Report how many lines in the records below hold "trap", with no other output.

──────── Exercise materials

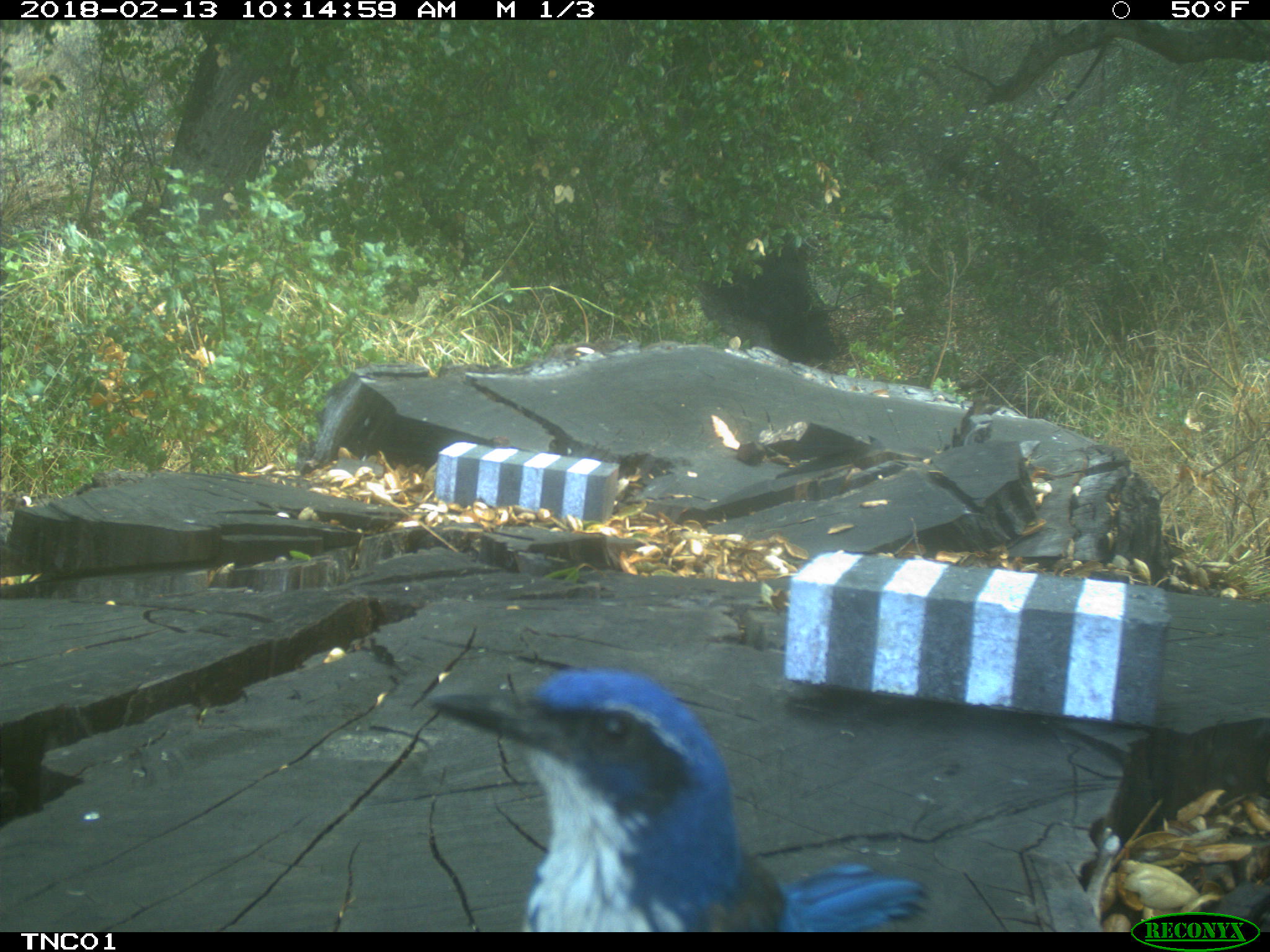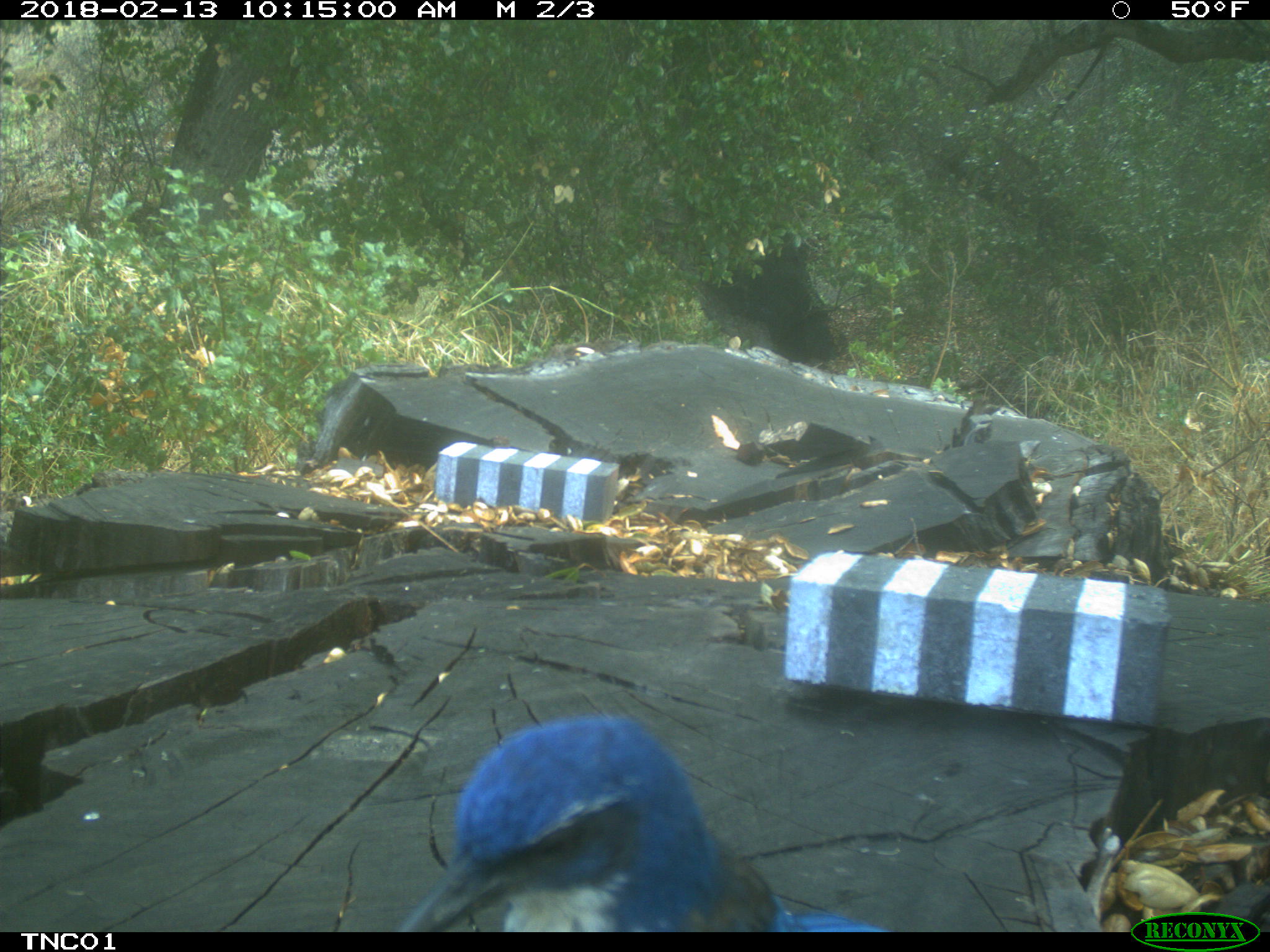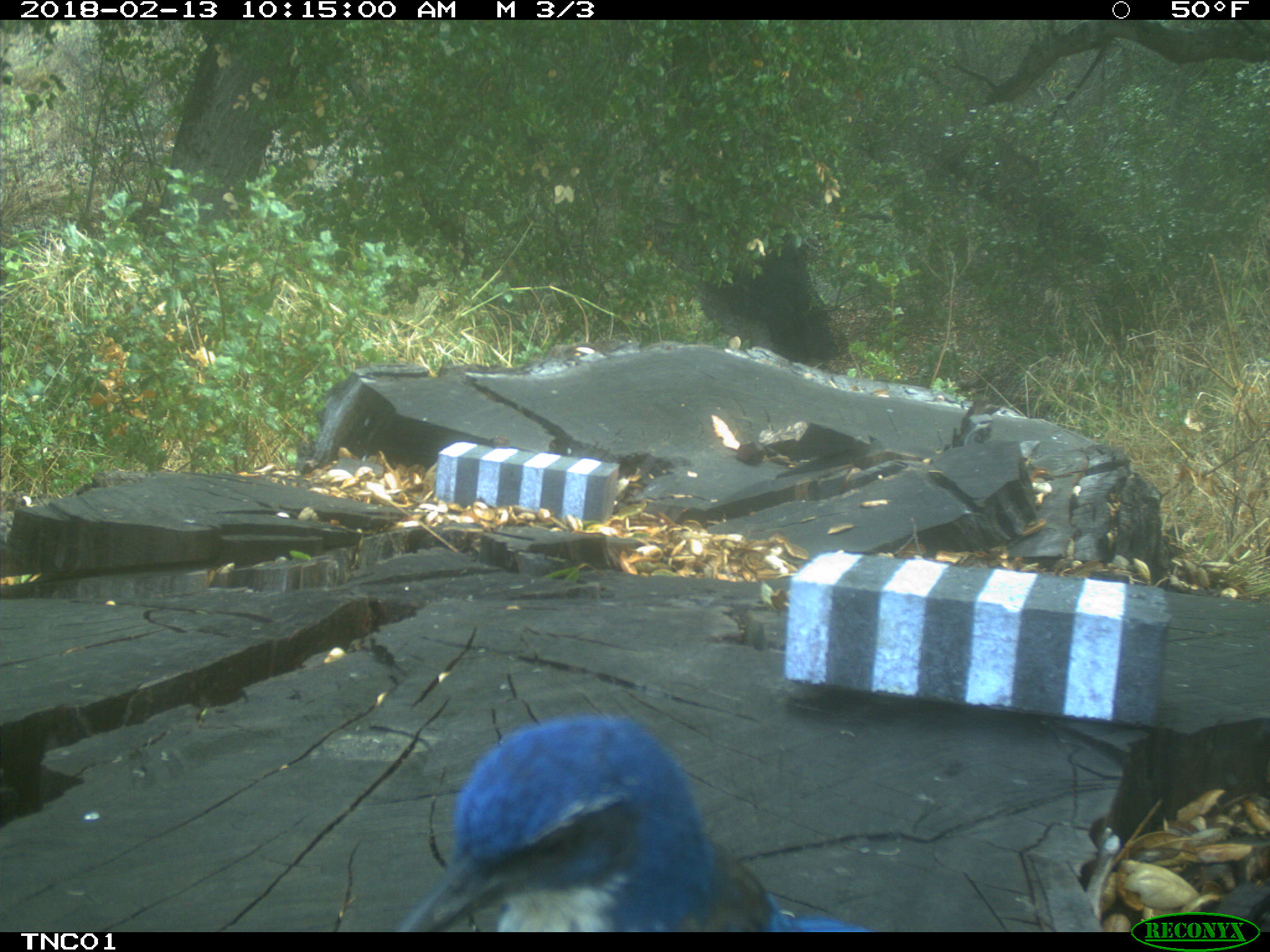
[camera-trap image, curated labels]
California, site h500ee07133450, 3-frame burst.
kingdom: Animalia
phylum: Chordata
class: Aves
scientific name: Aves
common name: bird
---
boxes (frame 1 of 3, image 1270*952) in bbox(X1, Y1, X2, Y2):
bird: bbox(427, 669, 931, 932)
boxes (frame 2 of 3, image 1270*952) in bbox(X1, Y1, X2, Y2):
bird: bbox(396, 715, 893, 929)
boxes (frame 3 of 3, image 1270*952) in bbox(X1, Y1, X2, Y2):
bird: bbox(389, 713, 875, 931)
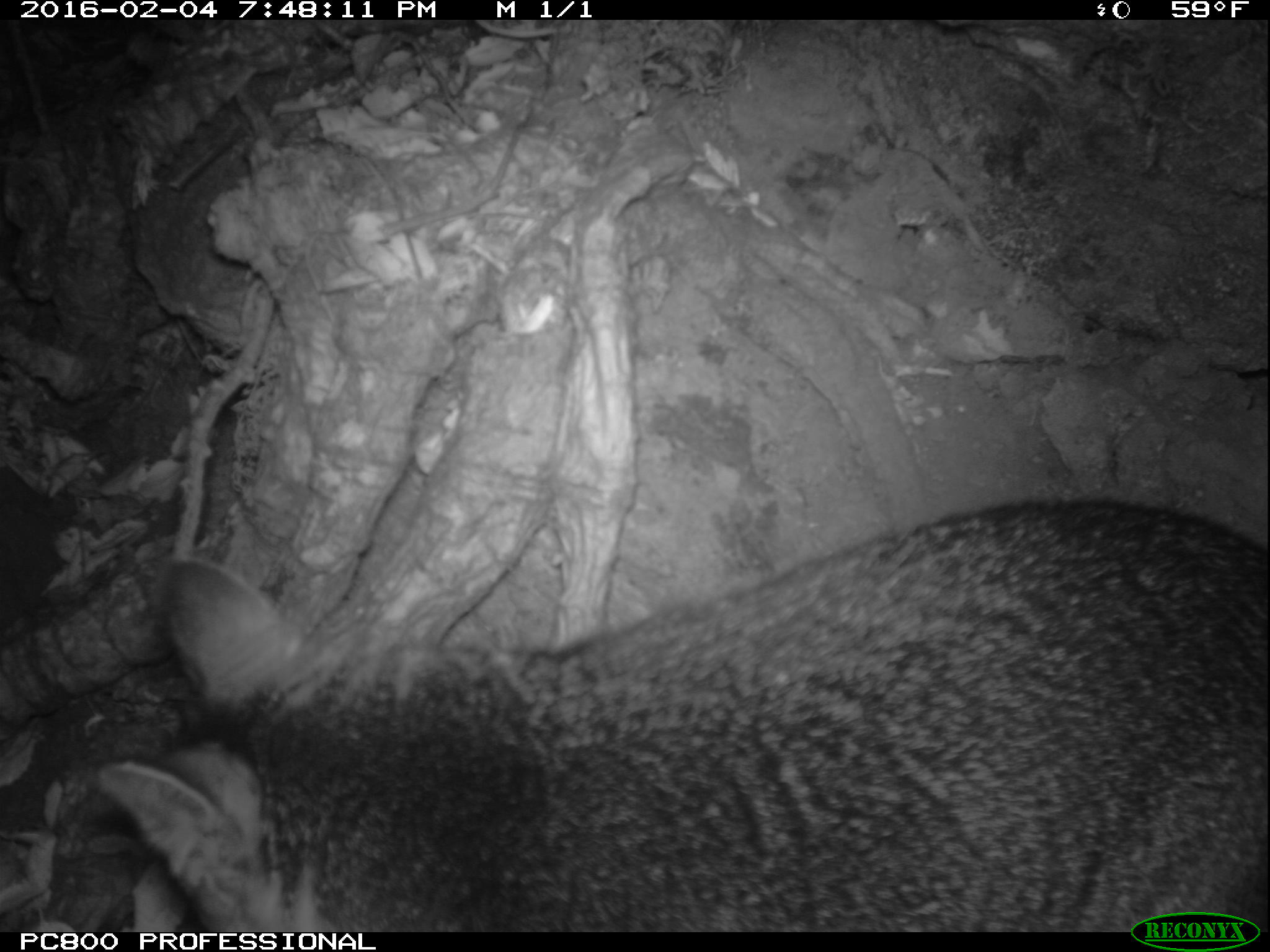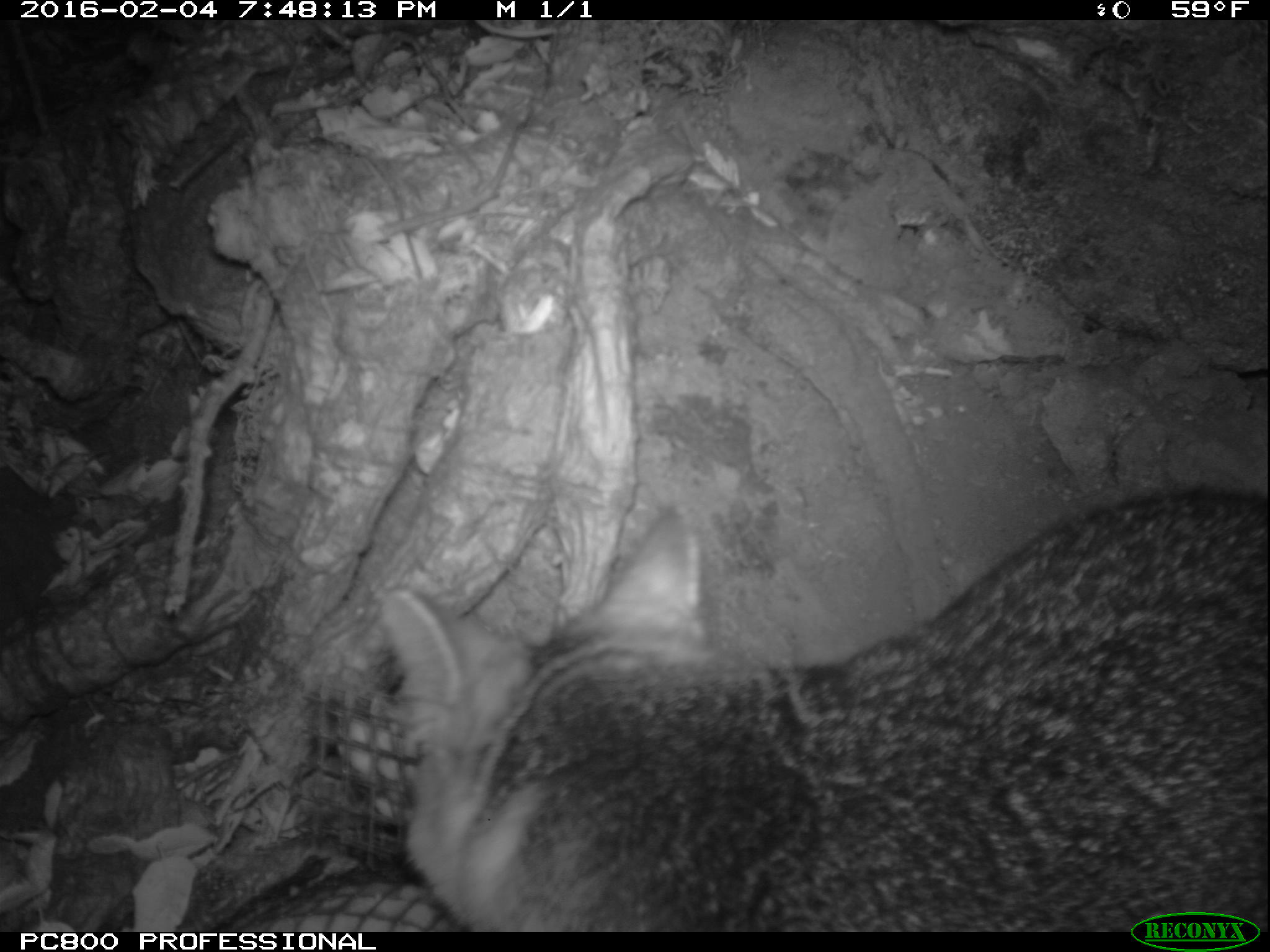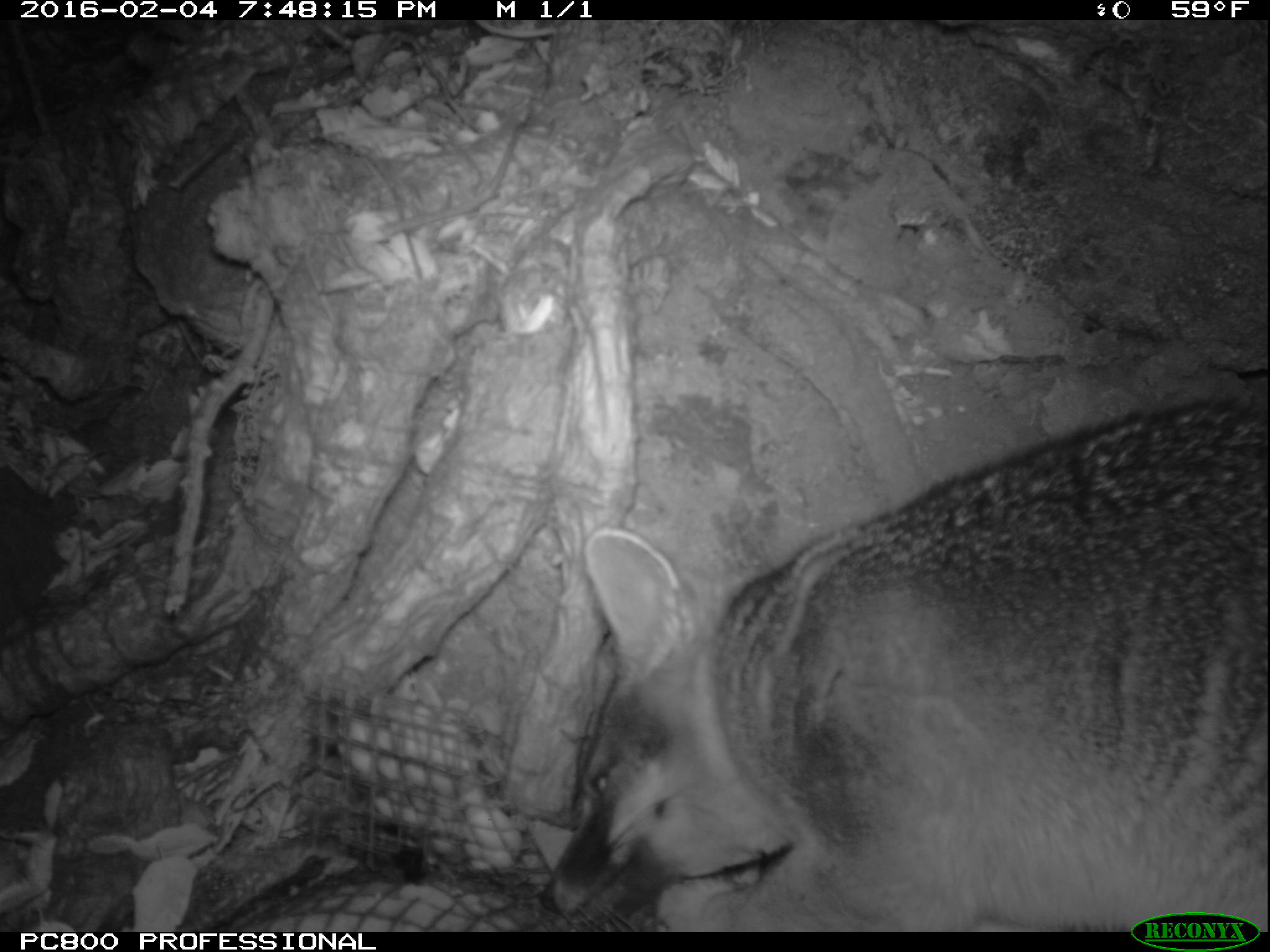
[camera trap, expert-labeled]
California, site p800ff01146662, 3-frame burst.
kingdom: Animalia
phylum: Chordata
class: Mammalia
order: Carnivora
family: Canidae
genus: Urocyon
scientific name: Urocyon littoralis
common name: island fox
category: fox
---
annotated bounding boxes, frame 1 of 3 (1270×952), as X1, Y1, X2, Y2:
fox: 97, 492, 1269, 932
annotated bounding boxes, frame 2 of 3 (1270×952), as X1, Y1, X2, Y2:
fox: 380, 482, 1269, 931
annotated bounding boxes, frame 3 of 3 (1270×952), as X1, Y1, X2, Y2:
fox: 535, 396, 1268, 933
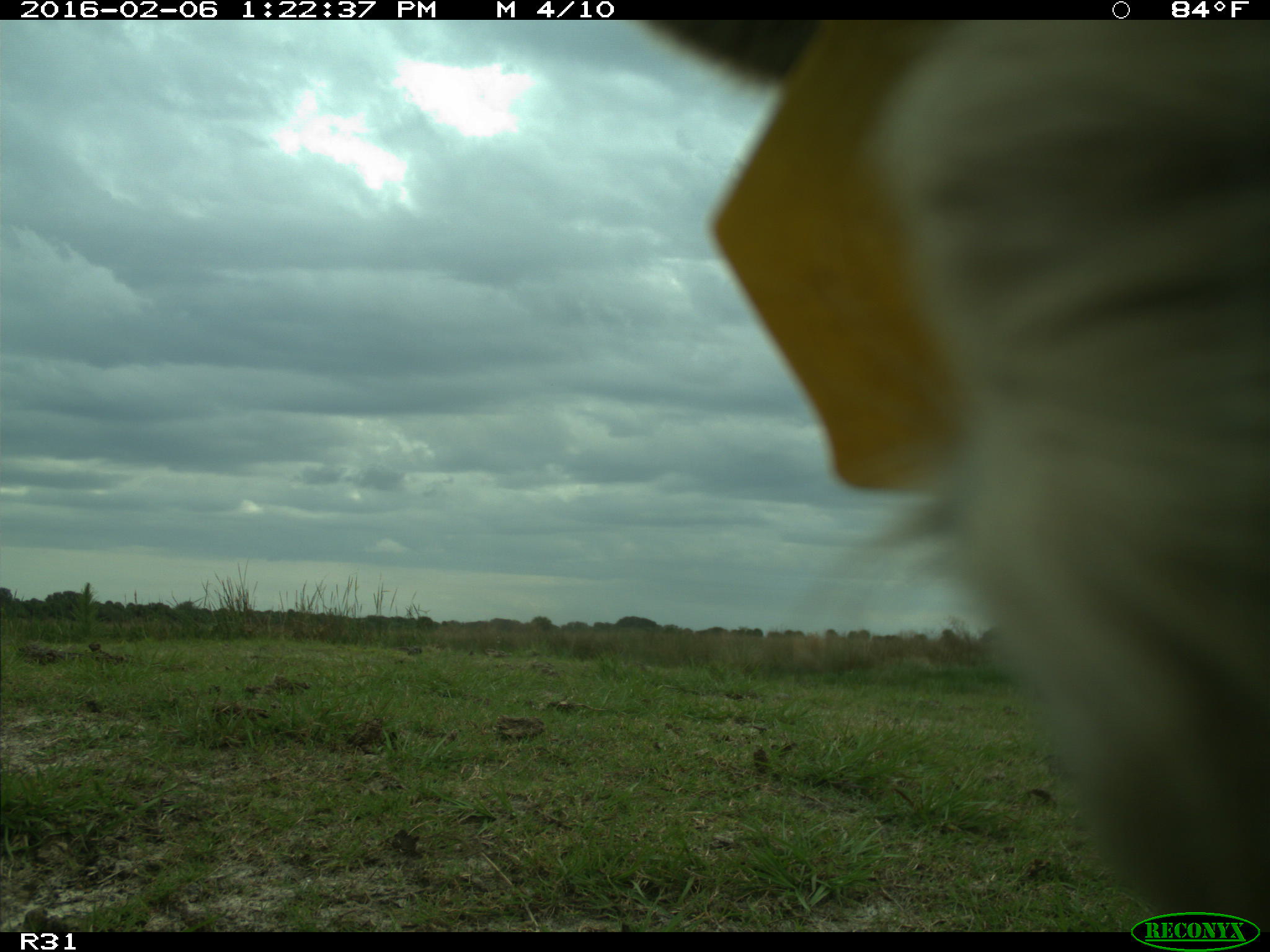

────────────────

• [Your solution]: 2